Certainly the food at TAK Room largely achieves Kellerian standards, in that its seeming approachability hides meticulous technique. And it’s undoubtedly intended to continue the Continental tradition—although this food even in its best guise is hard to define as Continental in a literal way, unless the continent being celebrated is this one. Consider the origins of dishes like oysters Rockefeller (New Orleans), Louie salad (San Francisco), celery Victor (San Francisco again, from the same chef—Victor Hirtzler), even that beef Wellington (the Brits credit us with that). Today, they can often be found in far more democratic settings, whether San Francisco’s Swan Oyster Depot or Pascal’s Manale in New Orleans, which makes it even more awkward to have them appropriated as symbols of moneyed “Continental” refinement.
In the end, what food and settings like this are truly about is making a space for the powerful. And the most cosseted of power spaces was the Four Seasons. Ironically, by the time Keller was cooking in Palm Beach, the original Four Seasons was in decline, as were other New York temples of Continental cuisine, like Quo Vadis. The era that some of today’s restaurants hope to emulate really began in the mid-1970s, after the Four Seasons was purchased by Tom Margittai and Paul Kovi, who hired a Tuscan hotelier, Julian Niccolini, to preside over the dining room. They recrafted the Four Seasons as a legendary nexus of privilege, with its own social hierarchy.

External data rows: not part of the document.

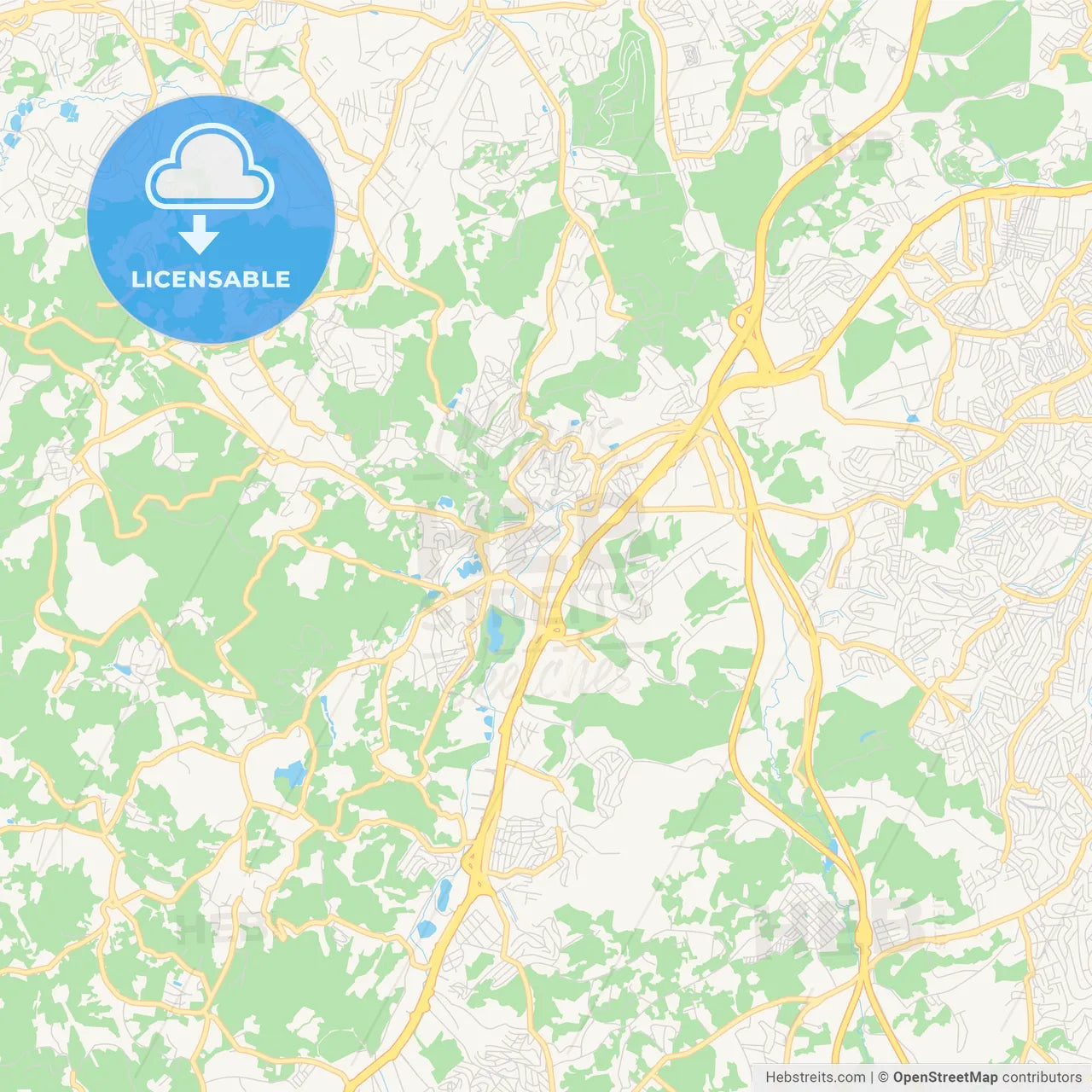 Printable street map of Embu, Brazil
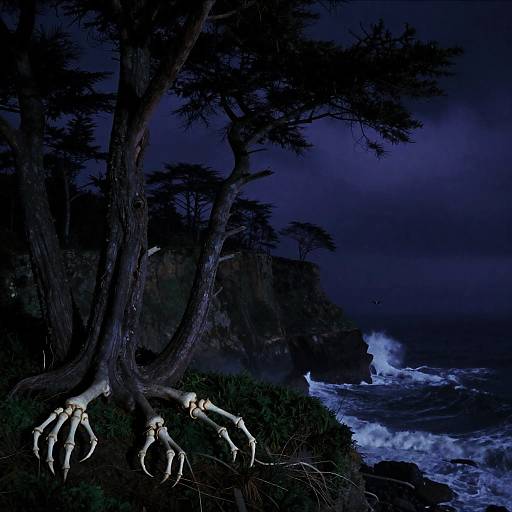 Eerie Coastal Cliffs at Night with Skeletal Tree Roots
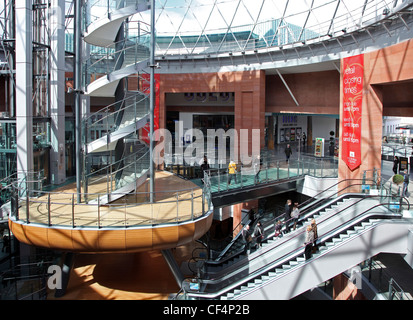 The interior of Victoria Square Shopping Centre in Belfast. Stock Photo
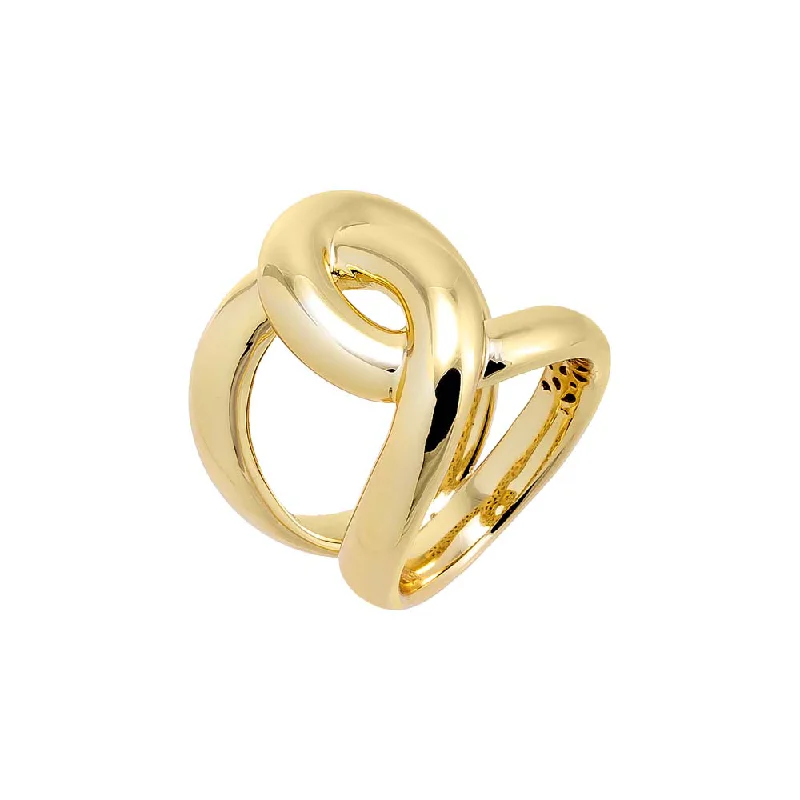 Minimalist Promise Rings-Gold Elongated Solid Intertwined Chunky Chain Ring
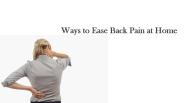 Ways to Ease Back Pain at Home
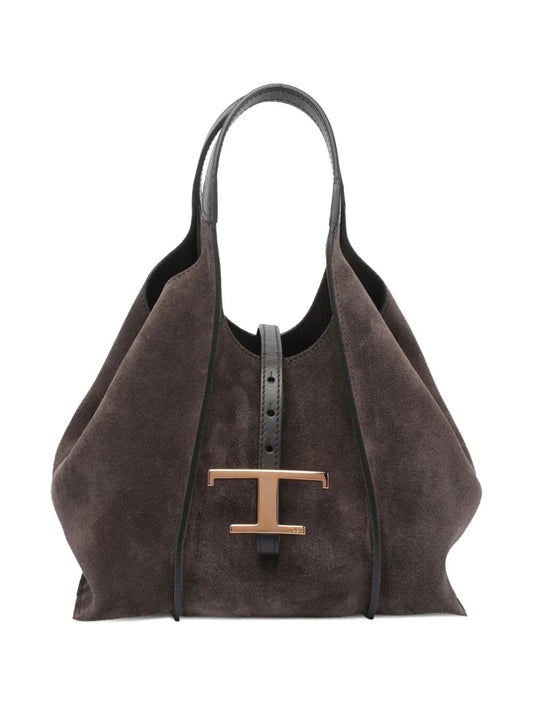 CLASSIC SUEDE LEATHER SHOULDER BAG with T-BUCKLE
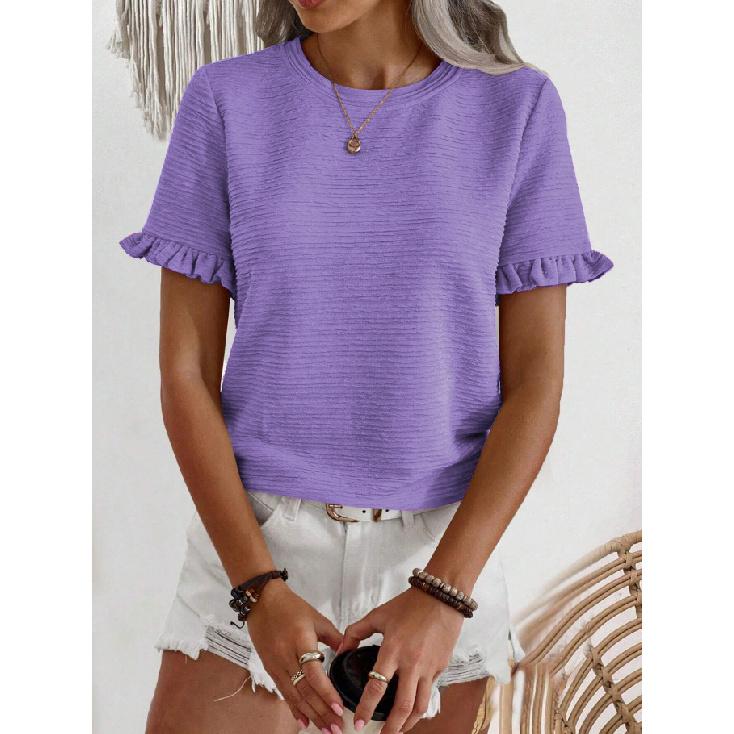 Spring And Summer New Style Daily Casual Fashion Commuting Comfortable Short Sleeved T-Shirt Jacquard Top Vest For Women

That hardly seems like the sort of thing that needs to come back in 2019, given the baggage that comes along. Even Seagram Building co-owner Aby Rosen figured that bit out, sort of. He was explicit that he wanted the new Grill to be “fun,” rather than a power spot, even as he acknowledged that actual fun people might not be able to fork over $250 for dinner. In which case, why are these places here? The only way to justify the ludicrousness of an $85 sole meunière is to conclude that these prices are not a bug but a feature—the new conspicuous consumption, marked by its attempt at inconspicuousness. And that part of the Great Regression, at least, is welcome to go away, because the past couple of years should have taught us that restaurants can reasonably be judged today not only on their food, but their values.
The prime example, actually, is the brief, dismal trajectory of the newly revived Four Seasons, which moved a few blocks away, indulged in a $40 million buildout—as expensive in today’s dollars as the 1959 original—and shuttered in less than a year. It wasn’t helped by Niccolini’s reputation for harassing women, but things didn’t improve even after he was forced out. Perhaps something simpler was at work, though. Most of the world has moved on from needing that sort of safe space for the rich and entitled. There’s plenty of comfort to be found in corners that don’t also evoke a time, not too long ago, when a lot of people were told they didn’t belong.